De papieren pers heeft nu ook ontdekt dat de bijzonder vermogende vzw Habbekrats in Het Hoekhuis een zgn. sociaal restaurant gaat opzetten. Een Eetkeet voor rijk en arm, oud en jong. Dus voor iedereen, en blijkbaar niet enkel voor Kortrijkse ingezetenen. (Zie stuk alhier van 29 mei.)
Een grote voorwaarde om – in het kader van de sociale diensteneconomie – zo’n zwaar gesubsidieerd sociaal restaurant te kunnen exploiteren is dat er (bijvoorbeeld door braderieprijzen te hanteren) geen marktverstoring kan optreden. Wel, volgens “Het Laatste Nieuws” van vandaag zal Stad er over waken dat horecazaken geen (oneerlijke) concurrentie zullen ondervinden van dat sociaal restaurant. “Het Nieuwsblad” (1 juni) meldt dit ook. Geen van de journalisten heeft aan waarnemend burgemeester Lieven Lybeer gevraagd hoe het stadsbestuur denkt de concurrentievervalsing tegen te gaan.
Inbedding en nood
Eigenlijk kan dit alleen maar door te bewijzen dat het restaurant voor een specifieke klantengroep wil werken, in een bepaald zorggebied. Dit is hier niet het geval. De Eetkeet staat open voor iedereen. Ten tweede dient men aan te tonen dat de dienstverlening (hier: mensen te eten geven ) een antwoord biedt op een maatschappelijke nood in het zorggebied. In de aanvraag tot erkenning en subsidiëring van het project vraagt men zelfs om aan te geven hoe deze nood werd gedetecteerd.
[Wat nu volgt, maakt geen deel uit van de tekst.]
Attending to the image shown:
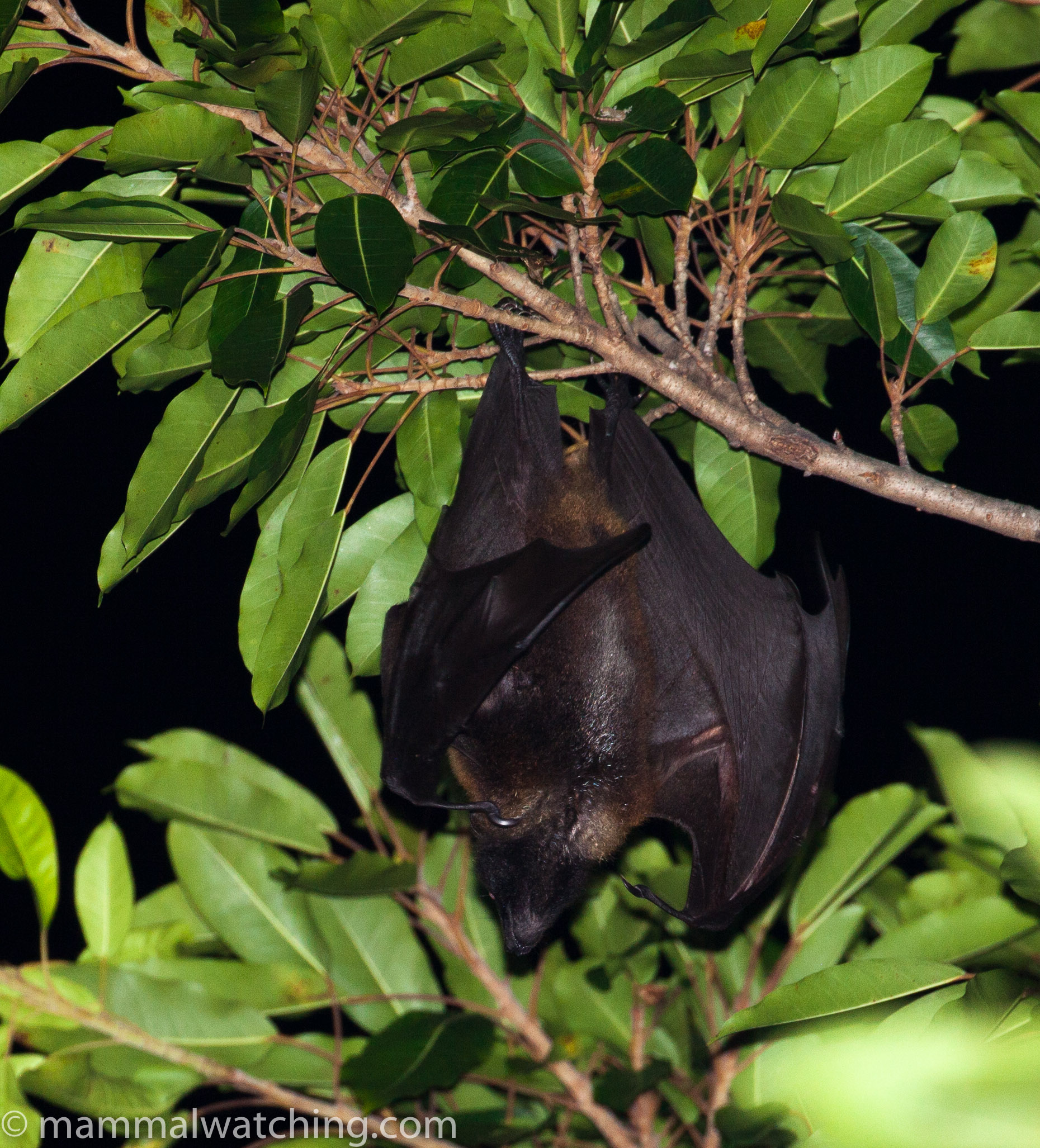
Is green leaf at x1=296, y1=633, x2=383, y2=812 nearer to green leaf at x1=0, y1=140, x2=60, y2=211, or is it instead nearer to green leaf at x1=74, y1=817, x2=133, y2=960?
green leaf at x1=74, y1=817, x2=133, y2=960

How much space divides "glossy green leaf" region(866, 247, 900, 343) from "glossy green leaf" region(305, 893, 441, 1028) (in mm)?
2838

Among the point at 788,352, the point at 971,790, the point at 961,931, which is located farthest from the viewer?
the point at 961,931

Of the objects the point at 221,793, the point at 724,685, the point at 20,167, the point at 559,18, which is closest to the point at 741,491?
the point at 724,685

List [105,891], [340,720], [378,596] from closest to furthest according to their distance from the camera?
[378,596] < [105,891] < [340,720]

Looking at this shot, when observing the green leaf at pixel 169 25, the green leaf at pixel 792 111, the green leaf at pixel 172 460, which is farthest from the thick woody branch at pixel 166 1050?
the green leaf at pixel 792 111

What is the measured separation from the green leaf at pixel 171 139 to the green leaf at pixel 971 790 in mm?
1663

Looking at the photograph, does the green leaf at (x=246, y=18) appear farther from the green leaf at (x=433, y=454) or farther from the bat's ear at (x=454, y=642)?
the bat's ear at (x=454, y=642)

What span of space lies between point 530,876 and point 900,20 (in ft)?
7.59

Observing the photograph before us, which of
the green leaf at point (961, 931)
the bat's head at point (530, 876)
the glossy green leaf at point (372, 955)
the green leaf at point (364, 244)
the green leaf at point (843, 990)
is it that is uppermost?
the green leaf at point (364, 244)

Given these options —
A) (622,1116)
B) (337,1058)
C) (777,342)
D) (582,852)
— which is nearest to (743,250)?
(777,342)

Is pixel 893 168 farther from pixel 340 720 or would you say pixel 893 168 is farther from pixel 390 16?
pixel 340 720

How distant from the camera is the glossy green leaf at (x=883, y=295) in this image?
6.35 feet

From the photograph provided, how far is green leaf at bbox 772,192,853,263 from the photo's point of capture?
1914 mm

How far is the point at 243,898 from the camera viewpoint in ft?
11.8
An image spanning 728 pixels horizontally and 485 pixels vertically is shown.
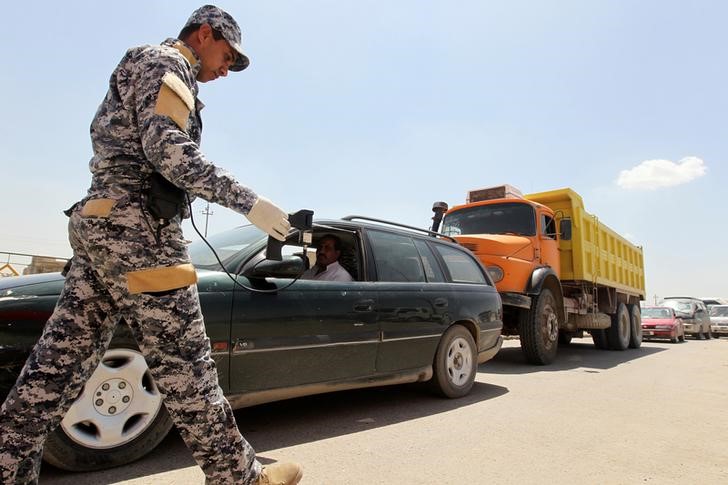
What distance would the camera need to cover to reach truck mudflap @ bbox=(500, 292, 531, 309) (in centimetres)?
687

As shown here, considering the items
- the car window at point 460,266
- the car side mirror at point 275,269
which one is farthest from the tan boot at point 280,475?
the car window at point 460,266

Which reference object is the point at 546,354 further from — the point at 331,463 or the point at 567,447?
the point at 331,463

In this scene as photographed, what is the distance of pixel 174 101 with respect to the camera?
1647mm

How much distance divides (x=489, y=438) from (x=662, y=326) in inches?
577

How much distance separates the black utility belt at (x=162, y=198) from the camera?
167cm

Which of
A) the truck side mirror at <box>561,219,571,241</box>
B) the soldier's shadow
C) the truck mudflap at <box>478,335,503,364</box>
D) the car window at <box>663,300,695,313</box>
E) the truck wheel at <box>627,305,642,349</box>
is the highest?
the truck side mirror at <box>561,219,571,241</box>

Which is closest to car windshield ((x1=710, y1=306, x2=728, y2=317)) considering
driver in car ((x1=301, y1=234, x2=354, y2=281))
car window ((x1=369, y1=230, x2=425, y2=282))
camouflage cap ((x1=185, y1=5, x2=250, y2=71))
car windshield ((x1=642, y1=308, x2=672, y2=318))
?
car windshield ((x1=642, y1=308, x2=672, y2=318))

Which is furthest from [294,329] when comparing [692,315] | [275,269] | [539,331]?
[692,315]

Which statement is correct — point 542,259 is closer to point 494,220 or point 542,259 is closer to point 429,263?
point 494,220

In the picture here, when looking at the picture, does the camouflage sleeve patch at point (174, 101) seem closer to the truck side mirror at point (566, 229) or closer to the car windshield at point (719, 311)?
the truck side mirror at point (566, 229)

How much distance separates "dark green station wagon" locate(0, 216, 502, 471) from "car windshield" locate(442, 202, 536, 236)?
111 inches

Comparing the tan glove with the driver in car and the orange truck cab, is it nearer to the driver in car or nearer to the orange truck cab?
the driver in car

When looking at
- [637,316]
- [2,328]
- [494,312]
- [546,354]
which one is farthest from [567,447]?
[637,316]

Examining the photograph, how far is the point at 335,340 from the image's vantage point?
3.45 m
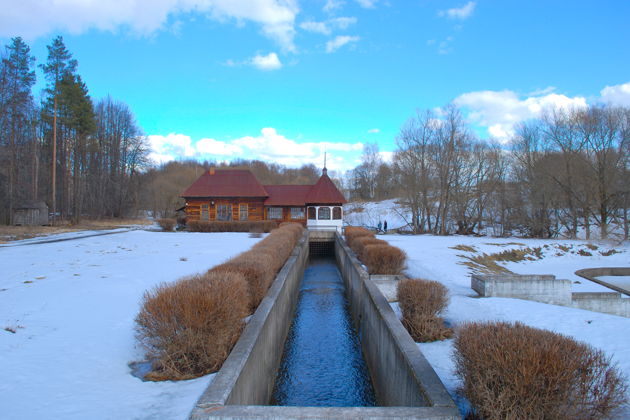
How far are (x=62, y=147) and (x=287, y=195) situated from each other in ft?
77.1

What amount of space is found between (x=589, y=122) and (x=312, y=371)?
30.5 metres

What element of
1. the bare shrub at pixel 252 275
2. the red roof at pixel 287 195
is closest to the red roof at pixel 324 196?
the red roof at pixel 287 195

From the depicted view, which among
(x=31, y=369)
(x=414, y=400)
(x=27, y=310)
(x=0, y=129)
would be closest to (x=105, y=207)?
(x=0, y=129)

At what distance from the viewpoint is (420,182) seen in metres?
34.3

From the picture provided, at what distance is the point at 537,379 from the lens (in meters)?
3.08

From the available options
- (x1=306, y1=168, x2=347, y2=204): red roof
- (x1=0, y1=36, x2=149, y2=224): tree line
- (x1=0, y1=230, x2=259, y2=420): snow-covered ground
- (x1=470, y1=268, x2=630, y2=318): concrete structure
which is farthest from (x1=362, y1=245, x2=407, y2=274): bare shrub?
(x1=0, y1=36, x2=149, y2=224): tree line

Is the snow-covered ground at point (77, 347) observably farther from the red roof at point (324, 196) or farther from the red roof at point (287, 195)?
the red roof at point (287, 195)

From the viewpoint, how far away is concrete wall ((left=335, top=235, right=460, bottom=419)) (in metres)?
3.85

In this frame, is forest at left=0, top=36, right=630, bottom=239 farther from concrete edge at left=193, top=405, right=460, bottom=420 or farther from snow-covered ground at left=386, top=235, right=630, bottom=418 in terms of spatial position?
concrete edge at left=193, top=405, right=460, bottom=420

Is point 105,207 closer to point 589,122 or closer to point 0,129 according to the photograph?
point 0,129

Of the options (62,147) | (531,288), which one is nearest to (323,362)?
(531,288)

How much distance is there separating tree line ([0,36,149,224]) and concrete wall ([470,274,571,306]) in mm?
33173

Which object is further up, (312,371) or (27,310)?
(27,310)

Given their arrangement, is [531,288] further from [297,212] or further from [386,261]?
[297,212]
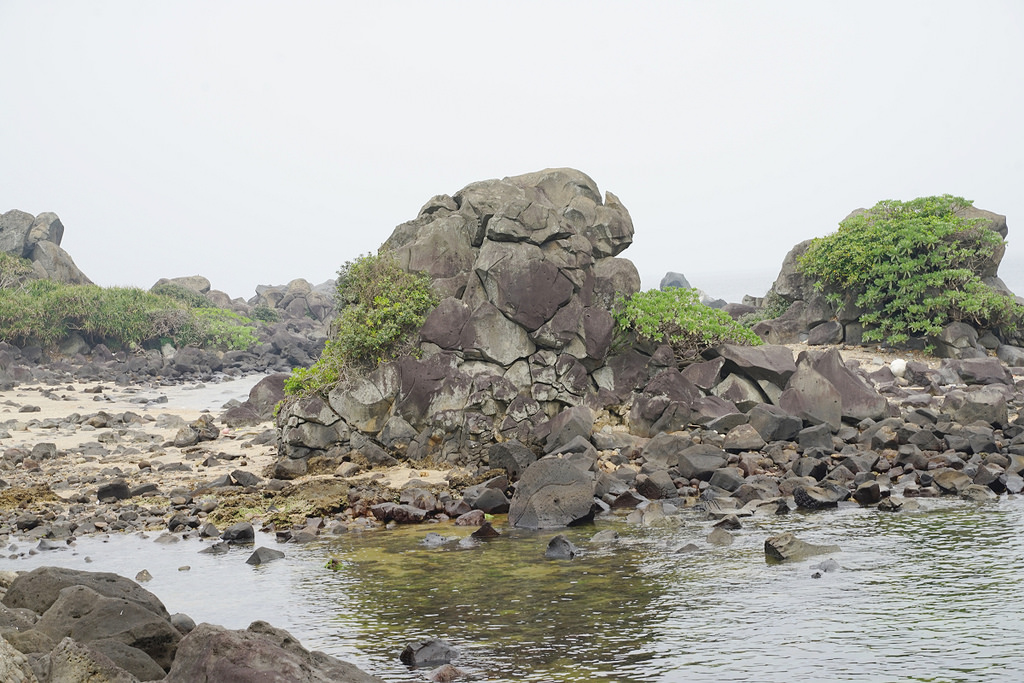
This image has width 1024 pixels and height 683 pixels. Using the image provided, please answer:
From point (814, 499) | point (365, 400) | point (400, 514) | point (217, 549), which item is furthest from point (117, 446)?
point (814, 499)

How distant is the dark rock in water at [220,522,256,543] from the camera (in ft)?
47.8

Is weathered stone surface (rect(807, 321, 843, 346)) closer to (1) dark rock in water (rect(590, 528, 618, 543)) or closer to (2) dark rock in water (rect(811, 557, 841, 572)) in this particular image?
(1) dark rock in water (rect(590, 528, 618, 543))

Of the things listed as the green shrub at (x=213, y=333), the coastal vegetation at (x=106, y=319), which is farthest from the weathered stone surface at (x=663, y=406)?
the green shrub at (x=213, y=333)

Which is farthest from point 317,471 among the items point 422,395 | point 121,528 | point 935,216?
point 935,216

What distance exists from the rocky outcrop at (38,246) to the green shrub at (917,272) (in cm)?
4775

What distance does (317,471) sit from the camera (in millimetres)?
18875

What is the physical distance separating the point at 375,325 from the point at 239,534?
6829mm

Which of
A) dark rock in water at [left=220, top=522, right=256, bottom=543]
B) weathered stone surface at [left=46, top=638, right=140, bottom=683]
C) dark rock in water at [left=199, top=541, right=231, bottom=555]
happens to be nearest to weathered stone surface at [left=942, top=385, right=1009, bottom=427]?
dark rock in water at [left=220, top=522, right=256, bottom=543]

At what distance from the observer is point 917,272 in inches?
1217

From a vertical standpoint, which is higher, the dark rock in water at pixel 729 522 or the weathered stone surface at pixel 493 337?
the weathered stone surface at pixel 493 337

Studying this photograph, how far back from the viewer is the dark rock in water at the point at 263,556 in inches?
519

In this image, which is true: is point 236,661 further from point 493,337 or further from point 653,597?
point 493,337

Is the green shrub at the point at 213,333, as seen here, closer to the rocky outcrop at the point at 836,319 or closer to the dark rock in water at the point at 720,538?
the rocky outcrop at the point at 836,319

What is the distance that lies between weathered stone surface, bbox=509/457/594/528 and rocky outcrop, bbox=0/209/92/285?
5061cm
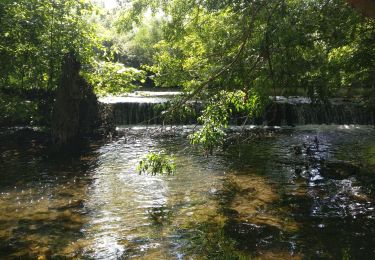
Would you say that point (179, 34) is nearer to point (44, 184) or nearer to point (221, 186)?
point (221, 186)

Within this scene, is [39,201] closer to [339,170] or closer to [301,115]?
[339,170]

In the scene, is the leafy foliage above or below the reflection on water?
above

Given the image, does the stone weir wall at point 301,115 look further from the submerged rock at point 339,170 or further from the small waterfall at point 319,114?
the submerged rock at point 339,170

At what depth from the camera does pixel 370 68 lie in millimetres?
11586

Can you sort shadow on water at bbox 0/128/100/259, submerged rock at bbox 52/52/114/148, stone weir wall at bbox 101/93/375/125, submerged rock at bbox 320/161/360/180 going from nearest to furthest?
shadow on water at bbox 0/128/100/259 → submerged rock at bbox 320/161/360/180 → submerged rock at bbox 52/52/114/148 → stone weir wall at bbox 101/93/375/125

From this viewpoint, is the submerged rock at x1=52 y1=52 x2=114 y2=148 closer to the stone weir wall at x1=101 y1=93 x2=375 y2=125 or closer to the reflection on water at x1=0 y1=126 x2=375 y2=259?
the reflection on water at x1=0 y1=126 x2=375 y2=259

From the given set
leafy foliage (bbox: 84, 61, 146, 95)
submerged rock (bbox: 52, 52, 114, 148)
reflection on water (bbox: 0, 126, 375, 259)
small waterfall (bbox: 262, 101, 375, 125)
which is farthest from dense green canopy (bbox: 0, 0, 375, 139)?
small waterfall (bbox: 262, 101, 375, 125)

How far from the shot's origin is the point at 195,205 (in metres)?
8.66

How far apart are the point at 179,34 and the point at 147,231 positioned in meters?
5.09

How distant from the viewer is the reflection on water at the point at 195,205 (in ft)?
21.6

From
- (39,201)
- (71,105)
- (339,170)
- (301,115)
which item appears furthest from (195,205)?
(301,115)

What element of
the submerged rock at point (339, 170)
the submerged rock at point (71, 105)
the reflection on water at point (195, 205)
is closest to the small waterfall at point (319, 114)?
the reflection on water at point (195, 205)

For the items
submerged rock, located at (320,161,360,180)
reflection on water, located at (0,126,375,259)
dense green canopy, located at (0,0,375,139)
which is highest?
Answer: dense green canopy, located at (0,0,375,139)

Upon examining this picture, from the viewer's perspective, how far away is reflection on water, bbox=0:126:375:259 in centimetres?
657
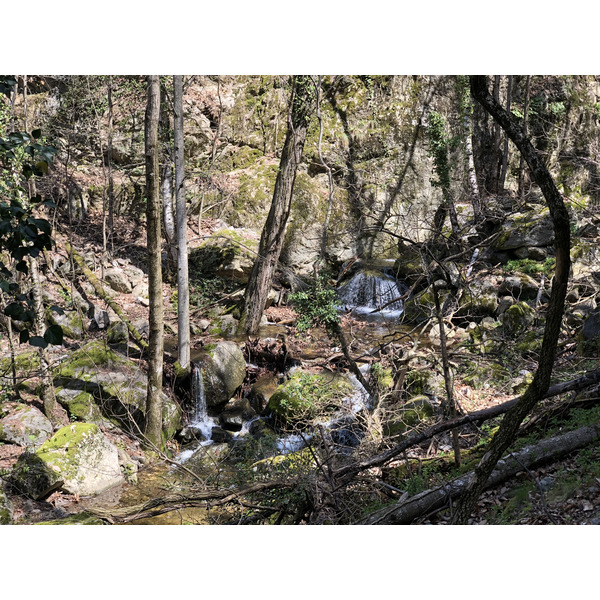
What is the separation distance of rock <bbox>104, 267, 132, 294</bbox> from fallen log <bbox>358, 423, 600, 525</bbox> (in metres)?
6.11

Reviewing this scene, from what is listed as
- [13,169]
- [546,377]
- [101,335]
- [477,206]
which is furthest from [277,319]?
[546,377]

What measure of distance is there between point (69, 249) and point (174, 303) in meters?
1.76

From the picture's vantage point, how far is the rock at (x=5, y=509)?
11.9 ft

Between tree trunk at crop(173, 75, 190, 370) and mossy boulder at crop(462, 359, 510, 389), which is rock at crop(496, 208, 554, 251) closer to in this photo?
mossy boulder at crop(462, 359, 510, 389)

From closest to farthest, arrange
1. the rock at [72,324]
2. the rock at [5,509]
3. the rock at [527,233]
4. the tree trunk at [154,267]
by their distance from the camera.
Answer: the rock at [5,509], the tree trunk at [154,267], the rock at [72,324], the rock at [527,233]

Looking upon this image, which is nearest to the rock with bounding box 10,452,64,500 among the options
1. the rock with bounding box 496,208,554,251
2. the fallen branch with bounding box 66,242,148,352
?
the fallen branch with bounding box 66,242,148,352

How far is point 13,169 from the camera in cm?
426

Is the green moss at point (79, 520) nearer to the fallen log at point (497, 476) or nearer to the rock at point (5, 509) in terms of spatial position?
the rock at point (5, 509)

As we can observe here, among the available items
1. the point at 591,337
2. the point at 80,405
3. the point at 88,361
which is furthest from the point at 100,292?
the point at 591,337

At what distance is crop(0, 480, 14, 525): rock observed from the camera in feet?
11.9

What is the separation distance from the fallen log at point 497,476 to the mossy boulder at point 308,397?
1.39 m

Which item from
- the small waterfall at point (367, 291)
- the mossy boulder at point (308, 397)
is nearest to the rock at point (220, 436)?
the mossy boulder at point (308, 397)

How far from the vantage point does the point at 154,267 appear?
15.1ft

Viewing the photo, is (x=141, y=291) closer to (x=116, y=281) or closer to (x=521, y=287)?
(x=116, y=281)
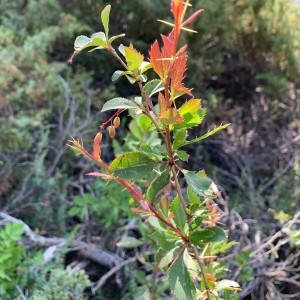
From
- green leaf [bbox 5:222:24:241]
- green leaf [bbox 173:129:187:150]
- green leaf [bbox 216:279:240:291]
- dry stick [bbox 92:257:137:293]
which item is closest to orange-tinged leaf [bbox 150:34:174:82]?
green leaf [bbox 173:129:187:150]

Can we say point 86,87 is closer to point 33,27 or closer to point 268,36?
point 33,27

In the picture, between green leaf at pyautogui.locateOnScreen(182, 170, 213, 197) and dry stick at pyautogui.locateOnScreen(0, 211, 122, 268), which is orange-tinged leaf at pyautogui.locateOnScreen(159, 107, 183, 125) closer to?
green leaf at pyautogui.locateOnScreen(182, 170, 213, 197)

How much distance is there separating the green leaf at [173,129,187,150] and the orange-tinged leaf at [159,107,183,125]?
81 millimetres

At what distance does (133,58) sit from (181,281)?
354 millimetres

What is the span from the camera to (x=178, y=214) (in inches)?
36.0

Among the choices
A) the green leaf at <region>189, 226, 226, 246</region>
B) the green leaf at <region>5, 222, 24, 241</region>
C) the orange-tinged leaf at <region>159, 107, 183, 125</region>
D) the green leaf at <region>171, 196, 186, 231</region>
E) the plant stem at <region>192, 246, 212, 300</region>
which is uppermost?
the orange-tinged leaf at <region>159, 107, 183, 125</region>

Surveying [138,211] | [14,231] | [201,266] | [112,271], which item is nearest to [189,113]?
[138,211]

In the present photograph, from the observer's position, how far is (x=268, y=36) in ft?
9.17

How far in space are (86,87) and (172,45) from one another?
180 cm

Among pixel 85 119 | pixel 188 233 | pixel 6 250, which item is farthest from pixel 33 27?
A: pixel 188 233

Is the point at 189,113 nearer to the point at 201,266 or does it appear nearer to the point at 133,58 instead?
the point at 133,58

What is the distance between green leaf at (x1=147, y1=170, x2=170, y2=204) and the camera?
84 centimetres

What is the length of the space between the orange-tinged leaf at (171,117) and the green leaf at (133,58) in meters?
0.08

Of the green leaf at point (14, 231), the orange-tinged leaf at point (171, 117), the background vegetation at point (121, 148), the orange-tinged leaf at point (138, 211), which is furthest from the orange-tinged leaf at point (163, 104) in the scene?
the green leaf at point (14, 231)
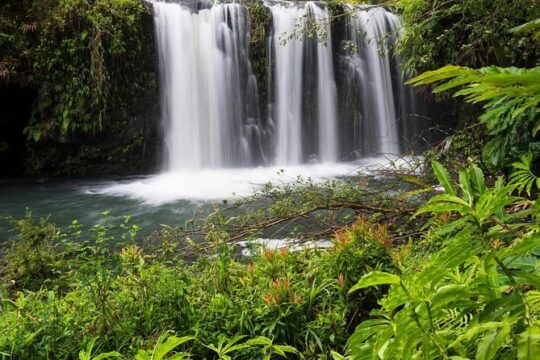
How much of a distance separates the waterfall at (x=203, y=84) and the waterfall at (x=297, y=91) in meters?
0.89

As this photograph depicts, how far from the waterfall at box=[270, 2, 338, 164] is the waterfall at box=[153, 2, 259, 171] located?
0.89 m

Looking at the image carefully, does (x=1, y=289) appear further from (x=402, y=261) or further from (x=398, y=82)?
(x=398, y=82)

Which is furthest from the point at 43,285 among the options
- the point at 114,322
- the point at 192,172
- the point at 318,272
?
the point at 192,172

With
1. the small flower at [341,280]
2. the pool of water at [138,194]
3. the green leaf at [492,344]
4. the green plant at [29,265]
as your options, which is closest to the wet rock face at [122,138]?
the pool of water at [138,194]

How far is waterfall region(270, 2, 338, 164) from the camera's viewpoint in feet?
38.1

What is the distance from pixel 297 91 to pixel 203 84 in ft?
8.16

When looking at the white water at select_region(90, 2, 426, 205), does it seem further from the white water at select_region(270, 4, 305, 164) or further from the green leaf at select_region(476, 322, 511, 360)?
the green leaf at select_region(476, 322, 511, 360)

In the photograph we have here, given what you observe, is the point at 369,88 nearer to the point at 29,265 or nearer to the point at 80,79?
the point at 80,79

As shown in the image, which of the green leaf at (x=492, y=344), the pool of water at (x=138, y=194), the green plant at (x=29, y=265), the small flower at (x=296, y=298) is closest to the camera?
the green leaf at (x=492, y=344)

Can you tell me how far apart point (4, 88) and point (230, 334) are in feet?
32.1

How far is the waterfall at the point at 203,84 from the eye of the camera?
10977mm

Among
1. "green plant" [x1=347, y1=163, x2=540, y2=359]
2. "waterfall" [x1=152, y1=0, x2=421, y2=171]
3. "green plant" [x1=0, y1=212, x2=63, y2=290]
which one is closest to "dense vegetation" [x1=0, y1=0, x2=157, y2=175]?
"waterfall" [x1=152, y1=0, x2=421, y2=171]

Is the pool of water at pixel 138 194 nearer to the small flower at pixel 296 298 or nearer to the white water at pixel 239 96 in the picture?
the white water at pixel 239 96

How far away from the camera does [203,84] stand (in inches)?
440
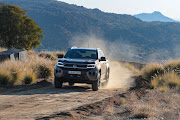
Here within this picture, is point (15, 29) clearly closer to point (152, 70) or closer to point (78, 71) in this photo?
point (152, 70)

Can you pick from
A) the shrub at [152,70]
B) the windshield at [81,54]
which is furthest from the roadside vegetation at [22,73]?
the shrub at [152,70]

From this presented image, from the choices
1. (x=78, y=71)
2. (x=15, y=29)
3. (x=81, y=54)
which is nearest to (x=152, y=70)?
(x=81, y=54)

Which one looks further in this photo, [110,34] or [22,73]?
[110,34]

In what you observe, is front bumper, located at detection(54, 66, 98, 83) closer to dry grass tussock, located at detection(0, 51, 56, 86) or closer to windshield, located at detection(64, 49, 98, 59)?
windshield, located at detection(64, 49, 98, 59)

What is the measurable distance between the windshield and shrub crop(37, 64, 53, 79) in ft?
12.9

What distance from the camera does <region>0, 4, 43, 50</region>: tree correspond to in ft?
104

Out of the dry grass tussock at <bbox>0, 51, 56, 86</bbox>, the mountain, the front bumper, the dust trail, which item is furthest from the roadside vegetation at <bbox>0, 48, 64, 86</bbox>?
the mountain

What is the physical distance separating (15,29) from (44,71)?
1653 cm

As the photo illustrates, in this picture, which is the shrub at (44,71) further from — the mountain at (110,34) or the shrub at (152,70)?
the mountain at (110,34)

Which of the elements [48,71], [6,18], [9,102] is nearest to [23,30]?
[6,18]

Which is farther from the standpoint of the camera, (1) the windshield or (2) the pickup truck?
(1) the windshield

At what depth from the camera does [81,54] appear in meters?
12.8

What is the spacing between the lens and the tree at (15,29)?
1254 inches

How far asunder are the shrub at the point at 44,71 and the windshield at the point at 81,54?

Aan de hand van een sociaal beleidsplan, een behoefteanalyse, een studie. Burgemeester Lybeer slaagt er in de kranten niet in om naar zo’n studie te verwijzen. (Het werd hem ook niet gevraagd.)
In het aanvraagformulier wil de subsidiërende overheid ook een motivering lezen over “de inbedding van het initiatief in het (Kortrijkse) socio-economische weefsel”. Ja, wij zouden dat ook wel eens willen lezen.
Burgemeester Lybeer wil in de kranten ook nog kwijt dat Stad (“zoals gevraagd door de Vlaamse overheid”) een positief advies gaf om het project Eetkeet te realiseren.
Loco-Burgemeester!
De overheid vraagt dit helemaal niet van Stad!
De erkenningsaanvraag wordt al of niet positief geadviseerd door “het Lokaal Forum Werkgelegenheid”. Of door Resoc, als het zorggebied dat van de Lokale Werkwinkel overschrijdt. Het Forum Werkgelegenheid (of Resoc) spreekt zich uit de beschikbaarheid van de doelgroepwerknemers (kansarmen), over het belang van de dienstverlening in het kader van het regionale tewerkstellingsbeleied en over het eventueel samenvallen van de dienstverlening (eten geven) met lokale aanbieders. En het is het Vlaams Subsidieagentschap voor Werk en Sociale Economie dat oordeelt of de voorwaarden van de Europese dienstenrichtlijn zijn vervuld en voldoen aan de criteria van het decreet lokale diensteneconomie, en zich uitspreekt over de begroting en de financiering van het project.
Bon. Zo zit dat.
Als onze verkozenen des volks in de gemeenteraad meer willen weten over de gang van zaken bij het Eethuis en vooral over de vraag naar de maatschappelijke nood van het project en de eventuele marktverstoring, ja, dan zal een raadslid een en ander zelf moeten agenderen op de volgende zitting. Het schepencollege zal het heus niet doen, uit vrees voor het openbloeien van een discussie met de middenstandsvleugel van de CD&V en van de VLD.
Bij mijn weten heeft nog geen enkel fractie uit de gemeenteraad zich daarover beraden.